Me pregunto si esta nueva criptofe es precisamente una nueva forma de fe de los escépticos. Se apodera de mí el horror más profundo e insobornable cuando escucho en Youtube la charla de uno de los testigos del bitcoin que, ampulosamente y sin ambages, indica que el objetivo de esta nueva religión de las cadenas es nada menos que eliminar la confianza de la ecuación, y que, gracias a las mieles blockchain, ya no será necesario depositar confianza alguna en instituciones bancarias, personas físicas o jurídicas, gobiernos reguladores, o ministerios de economía, ya que todo, y todos, seremos vigilados por un monstruo de mil ojos, de mil cadenas: un Gran Hermano con mil máscaras. Según este criptoprofeta ya no será necesario confiar en nadie ya que será precisamente la desconfianza la base de toda transacción y de toda relación humana. ¿Cómo puede uno propugnar una sociedad basada en la desconfianza, el resquemor y la sospecha y quedarse tan tranquilo? ¿Por qué nadie en todo el auditorio le replicó? ¿Por qué ya nadie parece aceptar que la confianza fraternal es una de las virtudes humanas más fundamentales y, al mismo tiempo, más denostadas?

Datos almacenados
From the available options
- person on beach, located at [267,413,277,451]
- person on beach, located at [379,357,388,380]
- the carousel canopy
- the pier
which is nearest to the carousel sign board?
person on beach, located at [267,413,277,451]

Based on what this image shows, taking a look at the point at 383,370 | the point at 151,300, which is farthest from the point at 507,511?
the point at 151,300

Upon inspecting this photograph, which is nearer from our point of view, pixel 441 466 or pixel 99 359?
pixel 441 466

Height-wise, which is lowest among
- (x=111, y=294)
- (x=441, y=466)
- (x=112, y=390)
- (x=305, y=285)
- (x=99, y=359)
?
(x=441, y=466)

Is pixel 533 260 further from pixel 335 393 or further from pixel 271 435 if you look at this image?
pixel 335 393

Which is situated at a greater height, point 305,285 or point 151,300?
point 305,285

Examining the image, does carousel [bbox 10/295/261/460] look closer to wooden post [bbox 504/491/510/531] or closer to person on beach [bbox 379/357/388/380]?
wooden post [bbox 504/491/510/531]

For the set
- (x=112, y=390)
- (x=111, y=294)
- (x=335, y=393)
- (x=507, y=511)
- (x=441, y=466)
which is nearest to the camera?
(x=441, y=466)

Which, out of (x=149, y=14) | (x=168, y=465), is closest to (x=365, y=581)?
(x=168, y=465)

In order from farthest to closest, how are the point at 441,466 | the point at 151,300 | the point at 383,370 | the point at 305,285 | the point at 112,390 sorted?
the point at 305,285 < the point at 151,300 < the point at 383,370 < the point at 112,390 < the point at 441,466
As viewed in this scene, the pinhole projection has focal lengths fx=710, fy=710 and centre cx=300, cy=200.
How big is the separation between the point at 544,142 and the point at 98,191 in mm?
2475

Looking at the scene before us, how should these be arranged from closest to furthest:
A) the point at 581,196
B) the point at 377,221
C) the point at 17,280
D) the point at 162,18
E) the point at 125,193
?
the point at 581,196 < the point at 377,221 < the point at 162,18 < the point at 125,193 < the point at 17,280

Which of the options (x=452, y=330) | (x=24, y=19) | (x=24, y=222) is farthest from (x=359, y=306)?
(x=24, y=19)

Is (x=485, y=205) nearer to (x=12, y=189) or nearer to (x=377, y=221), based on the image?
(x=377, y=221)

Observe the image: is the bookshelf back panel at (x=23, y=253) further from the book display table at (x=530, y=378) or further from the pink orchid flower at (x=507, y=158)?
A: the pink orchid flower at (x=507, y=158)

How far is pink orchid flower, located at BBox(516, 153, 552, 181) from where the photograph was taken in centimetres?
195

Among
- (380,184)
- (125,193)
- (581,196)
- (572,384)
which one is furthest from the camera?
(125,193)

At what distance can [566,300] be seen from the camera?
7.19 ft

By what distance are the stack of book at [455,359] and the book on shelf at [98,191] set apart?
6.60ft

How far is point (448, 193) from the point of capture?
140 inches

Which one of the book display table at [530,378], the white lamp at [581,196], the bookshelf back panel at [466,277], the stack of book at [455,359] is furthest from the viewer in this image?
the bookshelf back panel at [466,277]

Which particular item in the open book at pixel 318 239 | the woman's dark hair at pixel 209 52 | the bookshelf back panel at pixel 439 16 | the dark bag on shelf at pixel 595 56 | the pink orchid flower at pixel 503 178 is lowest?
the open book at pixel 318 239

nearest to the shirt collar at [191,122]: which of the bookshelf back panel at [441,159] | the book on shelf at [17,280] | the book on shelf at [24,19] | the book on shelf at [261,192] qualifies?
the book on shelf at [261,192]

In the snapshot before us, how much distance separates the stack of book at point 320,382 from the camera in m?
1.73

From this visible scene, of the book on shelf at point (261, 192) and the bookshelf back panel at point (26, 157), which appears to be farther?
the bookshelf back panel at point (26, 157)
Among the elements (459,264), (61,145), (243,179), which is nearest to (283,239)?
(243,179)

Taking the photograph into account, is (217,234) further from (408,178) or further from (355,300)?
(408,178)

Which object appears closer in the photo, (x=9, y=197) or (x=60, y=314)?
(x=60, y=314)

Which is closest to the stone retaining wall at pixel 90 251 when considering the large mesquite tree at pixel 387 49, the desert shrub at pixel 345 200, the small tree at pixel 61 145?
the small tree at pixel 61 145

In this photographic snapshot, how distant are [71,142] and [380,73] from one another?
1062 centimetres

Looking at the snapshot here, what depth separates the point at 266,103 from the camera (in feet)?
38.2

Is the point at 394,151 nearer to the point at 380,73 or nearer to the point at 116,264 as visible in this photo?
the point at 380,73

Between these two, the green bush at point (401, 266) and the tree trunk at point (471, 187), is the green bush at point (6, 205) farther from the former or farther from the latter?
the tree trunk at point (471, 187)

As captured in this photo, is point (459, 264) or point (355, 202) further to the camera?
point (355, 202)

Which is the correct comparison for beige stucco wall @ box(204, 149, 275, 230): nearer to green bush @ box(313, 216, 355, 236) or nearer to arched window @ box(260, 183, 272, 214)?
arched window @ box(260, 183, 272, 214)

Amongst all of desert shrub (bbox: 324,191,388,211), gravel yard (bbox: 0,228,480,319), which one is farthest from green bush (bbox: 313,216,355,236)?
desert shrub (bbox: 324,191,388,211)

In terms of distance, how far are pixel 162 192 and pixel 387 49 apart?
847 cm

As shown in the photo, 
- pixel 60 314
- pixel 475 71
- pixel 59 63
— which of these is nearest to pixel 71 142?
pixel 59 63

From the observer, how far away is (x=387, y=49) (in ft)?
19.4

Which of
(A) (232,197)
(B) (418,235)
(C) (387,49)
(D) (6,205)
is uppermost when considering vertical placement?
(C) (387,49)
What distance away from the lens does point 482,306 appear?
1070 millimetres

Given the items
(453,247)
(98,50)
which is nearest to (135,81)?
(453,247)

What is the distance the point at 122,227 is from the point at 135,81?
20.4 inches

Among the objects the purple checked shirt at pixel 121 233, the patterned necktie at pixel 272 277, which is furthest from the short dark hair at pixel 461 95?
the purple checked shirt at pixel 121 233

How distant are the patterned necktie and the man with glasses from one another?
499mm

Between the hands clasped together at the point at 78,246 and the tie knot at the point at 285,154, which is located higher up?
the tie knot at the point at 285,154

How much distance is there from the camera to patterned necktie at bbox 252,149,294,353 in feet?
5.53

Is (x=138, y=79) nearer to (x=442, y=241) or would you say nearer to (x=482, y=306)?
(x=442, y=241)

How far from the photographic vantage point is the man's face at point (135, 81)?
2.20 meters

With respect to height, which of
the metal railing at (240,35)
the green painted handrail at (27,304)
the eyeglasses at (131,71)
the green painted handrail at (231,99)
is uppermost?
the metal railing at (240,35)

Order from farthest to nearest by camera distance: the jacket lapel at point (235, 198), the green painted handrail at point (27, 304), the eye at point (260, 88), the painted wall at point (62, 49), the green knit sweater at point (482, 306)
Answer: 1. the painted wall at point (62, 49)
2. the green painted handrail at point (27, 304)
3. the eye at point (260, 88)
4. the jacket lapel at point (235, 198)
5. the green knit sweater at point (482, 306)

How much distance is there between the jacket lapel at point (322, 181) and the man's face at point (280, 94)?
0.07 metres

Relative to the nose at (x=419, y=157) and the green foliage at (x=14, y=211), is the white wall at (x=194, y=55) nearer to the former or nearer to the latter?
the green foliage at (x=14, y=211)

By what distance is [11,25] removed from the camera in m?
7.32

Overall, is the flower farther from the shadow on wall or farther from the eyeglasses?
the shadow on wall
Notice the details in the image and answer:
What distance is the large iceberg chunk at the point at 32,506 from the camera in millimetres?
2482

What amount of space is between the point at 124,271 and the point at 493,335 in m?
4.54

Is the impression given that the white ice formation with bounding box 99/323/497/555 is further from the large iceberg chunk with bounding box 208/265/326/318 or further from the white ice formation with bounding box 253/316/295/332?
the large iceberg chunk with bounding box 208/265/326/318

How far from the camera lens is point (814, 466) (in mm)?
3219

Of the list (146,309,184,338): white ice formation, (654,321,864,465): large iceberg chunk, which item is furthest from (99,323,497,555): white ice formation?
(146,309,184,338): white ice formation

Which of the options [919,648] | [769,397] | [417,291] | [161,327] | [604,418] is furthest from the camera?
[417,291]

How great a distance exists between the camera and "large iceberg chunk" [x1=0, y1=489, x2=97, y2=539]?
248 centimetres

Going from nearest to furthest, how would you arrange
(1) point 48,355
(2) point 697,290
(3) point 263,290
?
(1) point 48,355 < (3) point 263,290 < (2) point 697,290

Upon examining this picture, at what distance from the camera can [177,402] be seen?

- _Problema a resolver_
Según el fragmento, ¿cuál es el objetivo de la nueva religión de las cadenas, de acuerdo con la charla del testigo del bitcoin?

- _Su respuesta_
Eliminar la confianza de la ecuación.